Recent advancements in combinatorial optimization (CO) problems emphasize the potential of graph neural networks (GNNs). The physics-inspired GNN (PI-GNN) solver, which finds approximate solutions through unsupervised learning, has attracted significant attention for large-scale CO problems. Nevertheless, there has been limited discussion on the performance of the PI-GNN solver for CO problems on relatively dense graphs where the performance of greedy algorithms worsens. In addition, since the PI-GNN solver employs a relaxation strategy, an artificial transformation from the continuous space back to the original discrete space is necessary after learning, potentially undermining the robustness of the solutions. This paper numerically demonstrates that the PI-GNN solver can be trapped in a local solution, where all variables are zero, in the early stage of learning for CO problems on the dense graphs. Then, we address these problems by controlling the continuity and discreteness of relaxed variables while avoiding the local solution: (i) introducing a new penalty term that controls the continuity and discreteness of the relaxed variables and eliminates the local solution; (ii) proposing a new continuous relaxation annealing (CRA) strategy. This new annealing first prioritizes continuous solutions and intensifies exploration by leveraging the continuity while avoiding the local solution and then schedules the penalty term for prioritizing a discrete solution until the relaxed variables are almost discrete values, which eliminates the need for an artificial transformation from the continuous to the original discrete space. Empirically, better results are obtained for CO problems on the dense graphs, where the PI-GNN solver struggles to find reasonable solutions, and for those on relatively sparse graphs. Furthermore, the computational time scaling is identical to that of the PI-GNN solver.

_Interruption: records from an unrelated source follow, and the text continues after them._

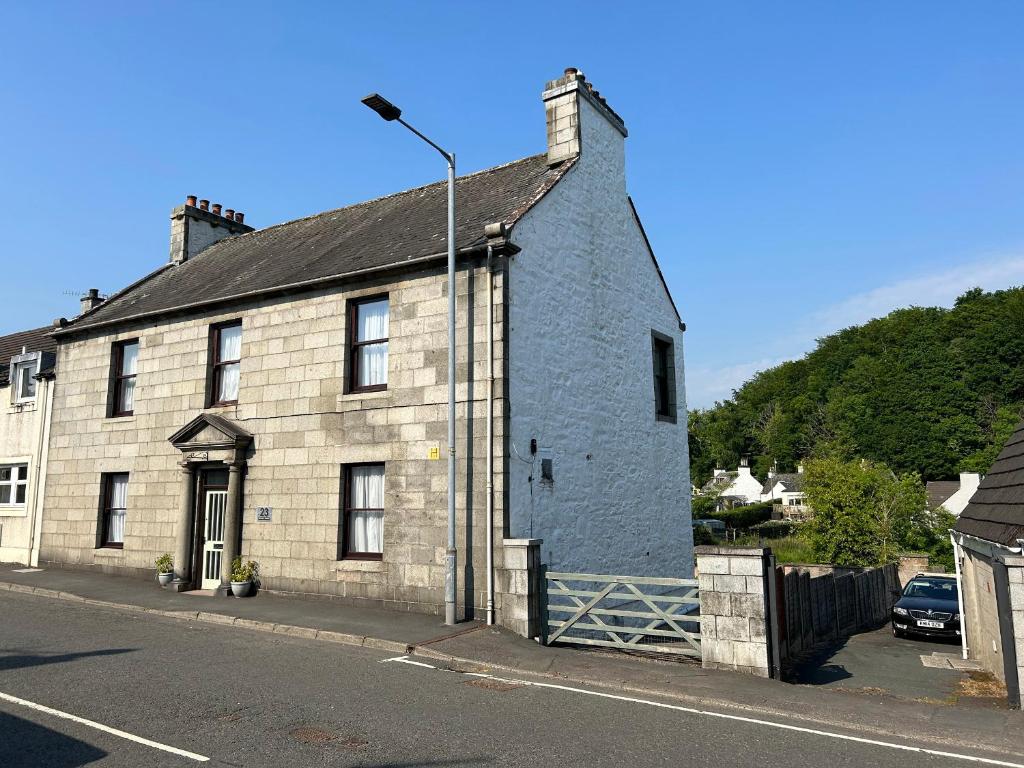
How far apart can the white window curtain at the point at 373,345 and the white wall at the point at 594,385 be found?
3035 mm

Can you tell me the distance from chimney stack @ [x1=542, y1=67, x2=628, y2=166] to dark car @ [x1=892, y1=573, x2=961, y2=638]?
47.3 ft

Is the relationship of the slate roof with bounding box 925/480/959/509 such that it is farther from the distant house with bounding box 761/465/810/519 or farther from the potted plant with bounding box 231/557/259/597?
the potted plant with bounding box 231/557/259/597

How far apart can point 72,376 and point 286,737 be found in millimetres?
17451

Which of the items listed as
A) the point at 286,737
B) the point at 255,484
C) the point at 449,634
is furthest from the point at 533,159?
the point at 286,737

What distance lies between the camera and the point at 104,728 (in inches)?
252

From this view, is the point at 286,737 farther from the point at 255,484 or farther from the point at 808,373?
the point at 808,373

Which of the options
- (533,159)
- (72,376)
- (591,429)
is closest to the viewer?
(591,429)

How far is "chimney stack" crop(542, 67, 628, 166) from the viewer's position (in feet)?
52.7

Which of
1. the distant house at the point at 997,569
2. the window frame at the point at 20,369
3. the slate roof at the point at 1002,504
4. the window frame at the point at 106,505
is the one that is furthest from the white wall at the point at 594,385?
the window frame at the point at 20,369

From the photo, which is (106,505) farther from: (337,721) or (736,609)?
(736,609)

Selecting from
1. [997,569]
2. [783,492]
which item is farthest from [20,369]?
[783,492]

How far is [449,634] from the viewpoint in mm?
10969

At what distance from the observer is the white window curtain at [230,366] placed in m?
16.5

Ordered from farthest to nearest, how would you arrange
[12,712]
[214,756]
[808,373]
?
[808,373] < [12,712] < [214,756]
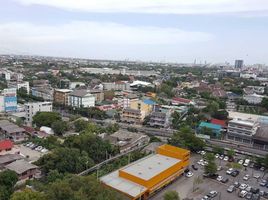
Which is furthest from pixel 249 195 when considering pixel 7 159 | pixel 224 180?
pixel 7 159

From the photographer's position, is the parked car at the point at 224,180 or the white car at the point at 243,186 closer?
the white car at the point at 243,186

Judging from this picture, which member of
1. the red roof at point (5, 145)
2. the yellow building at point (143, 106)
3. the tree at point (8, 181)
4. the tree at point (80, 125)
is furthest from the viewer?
the yellow building at point (143, 106)

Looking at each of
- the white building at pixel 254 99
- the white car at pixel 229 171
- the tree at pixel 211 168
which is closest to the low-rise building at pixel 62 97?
the tree at pixel 211 168

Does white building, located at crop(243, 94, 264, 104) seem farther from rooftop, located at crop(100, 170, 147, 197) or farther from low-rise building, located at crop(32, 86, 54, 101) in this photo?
rooftop, located at crop(100, 170, 147, 197)

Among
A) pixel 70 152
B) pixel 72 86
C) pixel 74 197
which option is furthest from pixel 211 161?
pixel 72 86

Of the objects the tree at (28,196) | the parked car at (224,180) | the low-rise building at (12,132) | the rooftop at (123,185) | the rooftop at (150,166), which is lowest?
the parked car at (224,180)

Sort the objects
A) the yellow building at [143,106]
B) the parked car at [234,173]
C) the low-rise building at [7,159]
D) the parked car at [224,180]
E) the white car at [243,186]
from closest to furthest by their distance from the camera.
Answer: the white car at [243,186] → the low-rise building at [7,159] → the parked car at [224,180] → the parked car at [234,173] → the yellow building at [143,106]

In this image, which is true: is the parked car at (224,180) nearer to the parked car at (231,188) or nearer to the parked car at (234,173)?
the parked car at (231,188)
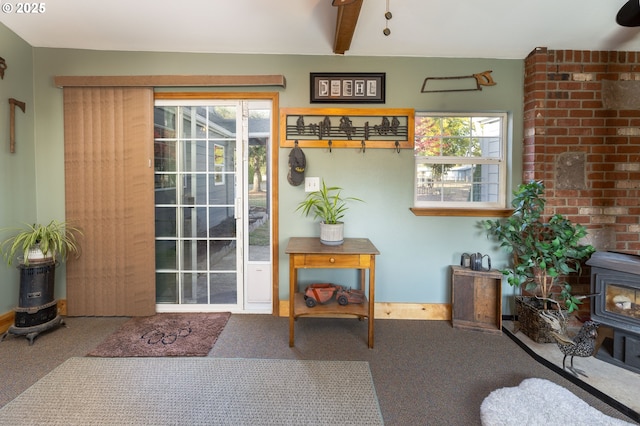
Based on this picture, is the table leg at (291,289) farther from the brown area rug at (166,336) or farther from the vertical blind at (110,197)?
the vertical blind at (110,197)

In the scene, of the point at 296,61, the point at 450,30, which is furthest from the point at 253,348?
the point at 450,30

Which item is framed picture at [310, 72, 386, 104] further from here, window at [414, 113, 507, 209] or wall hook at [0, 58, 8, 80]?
wall hook at [0, 58, 8, 80]

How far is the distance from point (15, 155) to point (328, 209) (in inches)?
109

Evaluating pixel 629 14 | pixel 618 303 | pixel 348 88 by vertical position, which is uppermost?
pixel 629 14

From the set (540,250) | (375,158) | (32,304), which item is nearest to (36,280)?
(32,304)

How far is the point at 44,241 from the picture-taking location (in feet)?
8.06

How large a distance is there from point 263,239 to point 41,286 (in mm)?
1814

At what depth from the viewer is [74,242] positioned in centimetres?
285

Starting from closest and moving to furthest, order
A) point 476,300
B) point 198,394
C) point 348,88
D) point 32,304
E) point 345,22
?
point 198,394 → point 345,22 → point 32,304 → point 476,300 → point 348,88

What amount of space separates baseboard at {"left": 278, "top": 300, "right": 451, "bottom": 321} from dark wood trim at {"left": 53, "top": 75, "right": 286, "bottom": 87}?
2077 mm

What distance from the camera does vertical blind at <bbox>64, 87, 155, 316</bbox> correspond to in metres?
2.79

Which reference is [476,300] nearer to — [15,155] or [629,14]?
[629,14]

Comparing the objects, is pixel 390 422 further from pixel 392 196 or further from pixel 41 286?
pixel 41 286

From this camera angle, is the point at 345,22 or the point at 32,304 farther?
the point at 32,304
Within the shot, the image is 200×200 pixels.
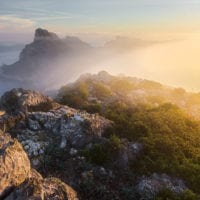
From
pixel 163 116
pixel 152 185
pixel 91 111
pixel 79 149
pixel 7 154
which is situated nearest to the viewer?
pixel 7 154

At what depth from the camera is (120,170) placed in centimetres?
2081

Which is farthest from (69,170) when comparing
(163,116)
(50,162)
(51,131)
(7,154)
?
(163,116)

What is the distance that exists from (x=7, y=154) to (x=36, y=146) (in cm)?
740

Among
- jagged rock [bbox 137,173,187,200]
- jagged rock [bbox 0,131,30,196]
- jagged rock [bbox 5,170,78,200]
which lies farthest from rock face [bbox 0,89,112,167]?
jagged rock [bbox 5,170,78,200]

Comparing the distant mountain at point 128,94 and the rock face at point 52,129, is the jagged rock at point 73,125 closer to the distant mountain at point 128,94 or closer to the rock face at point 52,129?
the rock face at point 52,129

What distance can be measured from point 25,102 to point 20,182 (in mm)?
14808

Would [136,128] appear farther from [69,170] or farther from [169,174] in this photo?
[69,170]

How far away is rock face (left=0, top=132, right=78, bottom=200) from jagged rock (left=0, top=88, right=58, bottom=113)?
12412 mm

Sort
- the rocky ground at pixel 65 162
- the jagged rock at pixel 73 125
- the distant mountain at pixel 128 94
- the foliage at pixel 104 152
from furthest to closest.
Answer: the distant mountain at pixel 128 94 → the jagged rock at pixel 73 125 → the foliage at pixel 104 152 → the rocky ground at pixel 65 162

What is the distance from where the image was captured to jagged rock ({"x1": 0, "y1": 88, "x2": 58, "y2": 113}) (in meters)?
28.1

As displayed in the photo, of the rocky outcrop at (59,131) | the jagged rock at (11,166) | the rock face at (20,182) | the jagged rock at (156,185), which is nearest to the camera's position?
the rock face at (20,182)

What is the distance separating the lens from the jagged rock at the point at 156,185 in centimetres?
1890

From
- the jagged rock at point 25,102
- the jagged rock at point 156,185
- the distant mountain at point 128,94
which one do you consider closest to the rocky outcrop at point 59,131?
the jagged rock at point 25,102

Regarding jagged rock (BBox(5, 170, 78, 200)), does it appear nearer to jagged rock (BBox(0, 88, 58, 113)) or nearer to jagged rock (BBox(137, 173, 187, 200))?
jagged rock (BBox(137, 173, 187, 200))
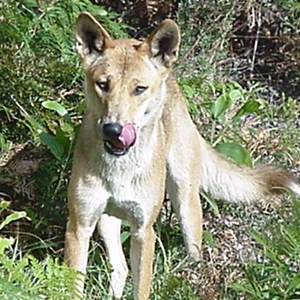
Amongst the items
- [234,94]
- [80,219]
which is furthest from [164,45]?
[234,94]

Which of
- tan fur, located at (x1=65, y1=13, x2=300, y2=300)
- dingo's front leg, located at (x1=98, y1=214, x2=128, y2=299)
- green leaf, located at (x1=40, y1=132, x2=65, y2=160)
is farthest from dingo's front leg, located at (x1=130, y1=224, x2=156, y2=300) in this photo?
green leaf, located at (x1=40, y1=132, x2=65, y2=160)

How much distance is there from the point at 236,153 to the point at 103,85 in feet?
5.77

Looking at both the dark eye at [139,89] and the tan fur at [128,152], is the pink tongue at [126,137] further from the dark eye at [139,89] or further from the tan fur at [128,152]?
the dark eye at [139,89]

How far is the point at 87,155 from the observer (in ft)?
17.0

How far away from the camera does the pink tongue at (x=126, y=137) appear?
4.77 metres

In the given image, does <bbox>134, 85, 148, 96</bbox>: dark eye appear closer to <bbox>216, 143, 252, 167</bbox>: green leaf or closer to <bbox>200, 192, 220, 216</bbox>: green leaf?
<bbox>200, 192, 220, 216</bbox>: green leaf

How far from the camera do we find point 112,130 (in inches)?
185

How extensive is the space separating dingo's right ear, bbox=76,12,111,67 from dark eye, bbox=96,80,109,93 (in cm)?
21

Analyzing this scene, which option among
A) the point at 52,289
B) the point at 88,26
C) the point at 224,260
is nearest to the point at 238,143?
the point at 224,260

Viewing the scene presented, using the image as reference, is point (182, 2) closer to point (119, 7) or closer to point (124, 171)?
point (119, 7)

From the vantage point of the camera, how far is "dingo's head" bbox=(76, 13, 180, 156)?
15.7 ft

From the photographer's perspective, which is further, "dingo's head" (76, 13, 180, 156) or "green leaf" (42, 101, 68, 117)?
"green leaf" (42, 101, 68, 117)

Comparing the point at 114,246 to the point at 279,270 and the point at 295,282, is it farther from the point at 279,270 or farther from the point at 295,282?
the point at 295,282

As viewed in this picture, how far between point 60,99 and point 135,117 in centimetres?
197
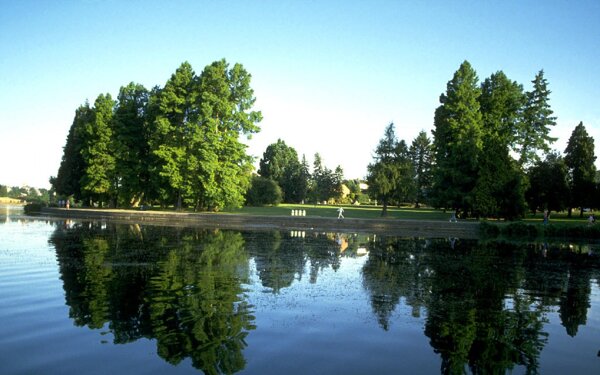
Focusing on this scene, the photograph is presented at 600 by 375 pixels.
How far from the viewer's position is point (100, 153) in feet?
189

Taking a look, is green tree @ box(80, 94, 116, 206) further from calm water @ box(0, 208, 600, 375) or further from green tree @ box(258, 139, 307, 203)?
green tree @ box(258, 139, 307, 203)

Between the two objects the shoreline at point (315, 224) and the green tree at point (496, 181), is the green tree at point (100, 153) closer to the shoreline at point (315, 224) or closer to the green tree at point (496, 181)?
the shoreline at point (315, 224)

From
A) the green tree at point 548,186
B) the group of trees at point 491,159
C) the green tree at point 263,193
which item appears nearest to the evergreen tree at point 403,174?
the group of trees at point 491,159

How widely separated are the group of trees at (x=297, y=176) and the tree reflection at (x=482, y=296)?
228ft

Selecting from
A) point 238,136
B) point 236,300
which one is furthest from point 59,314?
point 238,136

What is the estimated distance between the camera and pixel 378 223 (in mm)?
39906

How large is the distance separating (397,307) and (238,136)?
140 feet

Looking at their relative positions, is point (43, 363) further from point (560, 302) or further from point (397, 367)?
point (560, 302)

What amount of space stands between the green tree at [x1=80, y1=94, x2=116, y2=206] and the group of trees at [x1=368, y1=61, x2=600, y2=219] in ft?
104

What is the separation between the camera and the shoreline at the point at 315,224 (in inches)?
1473

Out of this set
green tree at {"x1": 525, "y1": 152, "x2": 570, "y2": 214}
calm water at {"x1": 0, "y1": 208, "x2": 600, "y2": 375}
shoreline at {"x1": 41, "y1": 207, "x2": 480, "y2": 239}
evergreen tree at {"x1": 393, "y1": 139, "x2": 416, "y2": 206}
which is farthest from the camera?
green tree at {"x1": 525, "y1": 152, "x2": 570, "y2": 214}

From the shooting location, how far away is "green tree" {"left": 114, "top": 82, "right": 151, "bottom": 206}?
5675 cm

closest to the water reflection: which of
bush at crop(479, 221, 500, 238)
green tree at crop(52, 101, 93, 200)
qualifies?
bush at crop(479, 221, 500, 238)

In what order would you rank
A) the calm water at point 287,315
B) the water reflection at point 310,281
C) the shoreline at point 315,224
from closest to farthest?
1. the calm water at point 287,315
2. the water reflection at point 310,281
3. the shoreline at point 315,224
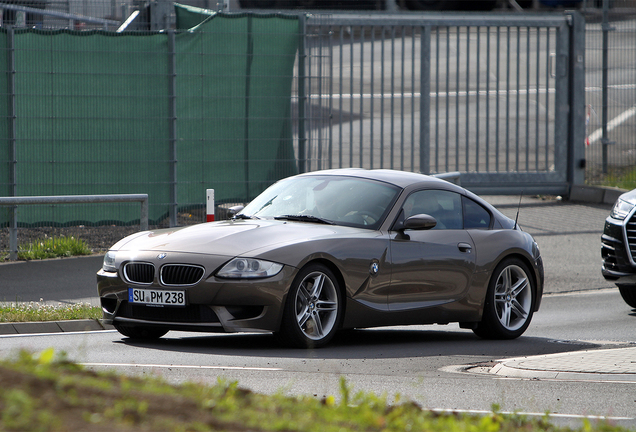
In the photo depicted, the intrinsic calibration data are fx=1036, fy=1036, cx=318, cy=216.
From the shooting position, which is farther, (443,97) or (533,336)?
(443,97)

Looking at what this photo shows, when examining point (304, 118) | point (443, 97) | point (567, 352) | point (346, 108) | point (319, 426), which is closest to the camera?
point (319, 426)

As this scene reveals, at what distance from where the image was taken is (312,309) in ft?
26.5

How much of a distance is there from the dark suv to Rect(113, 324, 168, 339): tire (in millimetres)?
5309

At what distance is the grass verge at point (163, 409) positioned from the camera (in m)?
3.23

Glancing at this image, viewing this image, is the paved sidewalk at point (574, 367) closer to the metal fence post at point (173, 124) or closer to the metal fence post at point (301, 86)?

翻译：组合优化问题的近期进展强调了图神经网络（GNN）的潜力。受物理学启发的GNN（PI-GNN）求解器通过无监督学习寻找近似解，在大规模组合优化问题中受到广泛关注。然而，在贪心算法性能较差的相对稠密图组合优化问题上，PI-GNN求解器的表现尚未得到充分讨论。此外，由于PI-GNN求解器采用松弛策略，学习后需要将连续空间人工映射回原始离散空间，这可能削弱解的鲁棒性。本文通过数值实验证明，在稠密图的组合优化问题学习初期，PI-GNN求解器可能陷入所有变量均为零的局部解。为此，我们通过控制松弛变量的连续性与离散性来规避局部解并解决上述问题：（i）引入新的惩罚项，通过控制松弛变量的连续性与离散性消除局部解；（ii）提出新的连续松弛退火（CRA）策略。该退火策略优先利用连续性强化探索以规避局部解，再通过调度惩罚项优先获得离散解，直至松弛变量接近离散值，从而避免从连续空间向原始离散空间的人工映射。实验表明，在PI-GNN求解器难以找到合理解的稠密图组合优化问题以及相对稀疏图的问题上，本方法均获得更优结果。此外，计算时间扩展性与PI-GNN求解器保持一致。